Les Smart Grids, ces réseaux électriques intelligents, contribuent massivement au développement des smart cities. Mais pour que les infrastructures urbaines soient pérennes, sécurisées et capables de communiquer entre elles, ces réseaux nécessitent le déploiement de l’internet des objets.

Les villes regroupent 50% de la population mondiale mais dégagent 80% des gaz à effet de serre de la planète. Alors que 70% de la population y habiteront en 2070, il est vital de les rendre plus respectueuses de l’environnement, ne serait-ce que pour respecter les engagements pris à la COP21 de Paris. Heureusement, les smart cities font la part belle aux réseaux énergétiques intelligents.

Selon une étude de Transparency Markets Research, le marché mondial des smart grids devrait croître à un rythme annuel de plus de 18% d’ici à 2020 et peser près de 111 milliards de dollars ; un chiffre à rapprocher du total des investissements au sein des villes intelligentes estimés à cet horizon à 1500 milliards de dollars, selon Jean Bouinot.

Pas de smart ctities sans IoT

Toutefois ces réseaux intelligents demeureront cloisonnés sans réflexion préalable sur la mise en œuvre de solutions en faveur d’un internet des objets efficient. En effet, le succès de la ville de demain repose en grande partie sur cette connexion entre le monde virtuel (l’information générée) et le monde réel (infrastructures), l’analyse et la valorisation des données n’étant qu’une étape préalable à la constitution de ponts permettant une communication fluide entre réseaux et équipements. Grâce à l’étroite collaboration des collectivités et des grands acteurs de l’énergie et de la construction, cet environnement devra donc être durable et évolutif. Mais il devra aussi être en mesure de garantir à ses exploitants et utilisateurs, au-delà d’une consommation réduite, une sécurisation optimale des données circulant sur l’ensemble la chaîne de valeur énergétique.

L’IoT au coeur des enjeux de la performance de la ville de demain

Parce qu’ils sont à la source des données émises par les citoyens, parce qu’ils se connectent aisément entre eux et à l’ensemble des réseaux dédiés, les objets connectés se trouvent au cœur de l’accélération de la mutation des villes. C’est l’une des raisons pour lesquelles, d’après une étude McKinsey, ce marché pèsera 11% du PIB mondial d’ici 2025.
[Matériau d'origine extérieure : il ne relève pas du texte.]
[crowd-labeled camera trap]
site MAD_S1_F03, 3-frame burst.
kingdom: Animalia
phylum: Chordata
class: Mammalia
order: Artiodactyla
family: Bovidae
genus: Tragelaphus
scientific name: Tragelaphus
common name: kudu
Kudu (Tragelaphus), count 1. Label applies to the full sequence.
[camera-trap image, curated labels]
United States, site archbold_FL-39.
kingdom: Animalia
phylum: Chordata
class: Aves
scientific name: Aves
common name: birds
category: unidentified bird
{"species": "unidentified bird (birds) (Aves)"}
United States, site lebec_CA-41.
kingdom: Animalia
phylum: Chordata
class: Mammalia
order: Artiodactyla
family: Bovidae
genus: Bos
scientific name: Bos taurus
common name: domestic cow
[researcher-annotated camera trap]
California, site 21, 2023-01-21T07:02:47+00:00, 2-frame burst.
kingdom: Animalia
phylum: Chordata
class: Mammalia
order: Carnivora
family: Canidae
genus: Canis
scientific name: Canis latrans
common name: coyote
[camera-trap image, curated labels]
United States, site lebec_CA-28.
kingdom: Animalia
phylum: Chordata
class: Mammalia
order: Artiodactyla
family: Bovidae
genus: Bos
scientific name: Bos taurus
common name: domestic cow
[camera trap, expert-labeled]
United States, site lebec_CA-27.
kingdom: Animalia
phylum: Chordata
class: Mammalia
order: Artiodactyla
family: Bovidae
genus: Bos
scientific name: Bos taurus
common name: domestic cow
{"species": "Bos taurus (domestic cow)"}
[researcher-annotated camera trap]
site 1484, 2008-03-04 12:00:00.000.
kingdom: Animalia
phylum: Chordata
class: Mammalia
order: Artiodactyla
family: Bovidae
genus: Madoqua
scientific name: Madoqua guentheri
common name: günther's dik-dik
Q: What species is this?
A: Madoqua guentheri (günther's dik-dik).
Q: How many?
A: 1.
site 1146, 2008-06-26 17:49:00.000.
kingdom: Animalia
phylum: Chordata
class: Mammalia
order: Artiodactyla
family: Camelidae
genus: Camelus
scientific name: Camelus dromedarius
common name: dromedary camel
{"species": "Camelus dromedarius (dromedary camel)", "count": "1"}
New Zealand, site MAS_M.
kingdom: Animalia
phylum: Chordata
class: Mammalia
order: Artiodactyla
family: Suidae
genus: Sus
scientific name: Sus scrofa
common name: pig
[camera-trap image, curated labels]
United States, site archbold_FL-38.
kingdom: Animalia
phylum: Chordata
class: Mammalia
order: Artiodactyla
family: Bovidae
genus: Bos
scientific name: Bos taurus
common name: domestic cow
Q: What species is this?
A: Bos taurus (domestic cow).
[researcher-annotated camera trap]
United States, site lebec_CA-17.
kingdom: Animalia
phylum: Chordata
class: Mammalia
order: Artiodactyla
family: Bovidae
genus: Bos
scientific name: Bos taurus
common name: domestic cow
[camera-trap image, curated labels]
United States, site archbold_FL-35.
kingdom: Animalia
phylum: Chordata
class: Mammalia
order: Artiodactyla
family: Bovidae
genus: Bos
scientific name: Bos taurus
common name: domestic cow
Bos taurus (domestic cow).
Ainsi, au cœur même des habitats intelligents (Smart Homes), les objets connectés catalyseront le développement des Smart Grids, et ce à partir notamment des compteurs connectés électriques et à gaz. Là encore l’IoT sera au cœur de l’interopérabilité tant pour optimiser la consommation d’énergie que pour élaborer les mix les plus performants. La Commission Européenne table sur une généralisation de ces compteurs d’ici à 2020, avec un taux d’équipement de 72% pour l’électricité et de 40% pour le gaz. Toutefois, l’IoT ne se cantonnera pas à la gestion de la consommation énergétique de l’habitat. Sa capacité de traitement des données intéresse également les gestionnaires de réseaux énergétiques dans le cadre du pilotage quotidien ou saisonnier de leurs activités.

Outre ce rôle crucial dans la conduite et l’exploitation des villes intelligentes, ce sont également les objets connectés qui réduiront le coût global des investissements nécessaires à la réussite de cette mutation.

Comme le souligne Piers Hogarth-Scott, spécialiste IoT KPMG Australie, l’enjeu pour les instances dirigeantes et les organisations présidant à la gestion des villes est de définir un point de départ clair pour entamer le processus d’implémentation. La première étape repose ainsi sur un recensement précis de l’ensemble des services fournis par la ville à la communauté. Une fois ce dernier établi, il devient alors possible de sélectionner parmi les nombreux services et objets proposés ceux qui répondent aux enjeux stratégiques définis par la gouvernance.